The North West was second in the chart of shame with 4,435 prosecutions, with Greater London third with 4,393.
The West Midlands (3,965), South East England (3,241) and East England (2,612) also ranked highly.
Convictions for a BA10 endorsement can result in community service, curfew orders and even a prison sentence.
Those found guilty will also get six points on their licence, which remain there for four years for the date of the offence.
Driving bans are either handed out for major offences including driving whilst under the influence of alcohol or drugs, and dangerous driving or the accumulation of 12 points.
There are around 85,000 convictions for drink driving each year in England and Wales. Another investigation carried out by Select Car Leasing found that drug driving convictions rose by a staggering 1,200 percent over the last five recorded years.
Some 11,849 motorists were hit with penalty points on their licence for drug offences in 2018, compared to just 945 in 2014. The North West came out top of the drug driving charts over the same period.
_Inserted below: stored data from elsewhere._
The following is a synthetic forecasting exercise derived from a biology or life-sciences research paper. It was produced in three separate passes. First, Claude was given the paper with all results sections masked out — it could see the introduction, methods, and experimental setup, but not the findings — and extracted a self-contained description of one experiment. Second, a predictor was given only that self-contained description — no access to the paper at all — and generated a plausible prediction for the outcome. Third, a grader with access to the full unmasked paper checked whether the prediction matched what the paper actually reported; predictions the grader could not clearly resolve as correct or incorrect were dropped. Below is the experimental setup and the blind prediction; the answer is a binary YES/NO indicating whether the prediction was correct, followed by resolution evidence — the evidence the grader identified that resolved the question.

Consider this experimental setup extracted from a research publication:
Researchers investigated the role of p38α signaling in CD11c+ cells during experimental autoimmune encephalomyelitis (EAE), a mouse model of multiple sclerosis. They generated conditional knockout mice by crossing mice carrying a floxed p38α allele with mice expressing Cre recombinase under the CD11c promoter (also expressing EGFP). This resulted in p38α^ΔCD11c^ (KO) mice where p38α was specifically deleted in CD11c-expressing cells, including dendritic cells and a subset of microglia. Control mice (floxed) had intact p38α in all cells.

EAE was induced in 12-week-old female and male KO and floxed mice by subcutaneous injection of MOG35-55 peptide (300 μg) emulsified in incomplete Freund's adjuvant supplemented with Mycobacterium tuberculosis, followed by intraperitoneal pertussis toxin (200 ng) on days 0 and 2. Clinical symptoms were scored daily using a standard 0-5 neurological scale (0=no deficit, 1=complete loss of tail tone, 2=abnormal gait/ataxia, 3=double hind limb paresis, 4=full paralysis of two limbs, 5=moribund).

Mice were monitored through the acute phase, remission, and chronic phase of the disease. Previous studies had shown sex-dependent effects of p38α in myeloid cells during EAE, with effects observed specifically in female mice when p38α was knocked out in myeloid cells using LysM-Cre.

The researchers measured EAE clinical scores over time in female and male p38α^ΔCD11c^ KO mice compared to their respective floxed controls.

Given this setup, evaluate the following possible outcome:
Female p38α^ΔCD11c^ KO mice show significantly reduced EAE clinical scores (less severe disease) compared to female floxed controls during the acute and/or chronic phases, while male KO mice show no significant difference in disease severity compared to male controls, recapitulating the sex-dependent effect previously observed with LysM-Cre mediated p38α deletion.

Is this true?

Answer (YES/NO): NO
A survey, carried out by Select Car Leasing via OnePoll, also found that nearly a quarter of British men (23%) admit to have driven when possibly over the drink driving limit. Thats compared to one in 10 (11%) women.
Male motorists are also more likely to get behind the wheel the morning after drinking when still potentially above the legal booze limit.
Just over a third (34%) revealed they took their chances as opposed to 27 per cent of females.
The 55 and over age group were most likely to drive after drinking too much (21%), while 25 to 34 years olds are the biggest culprits when it comes to driving the morning after while still over the limit.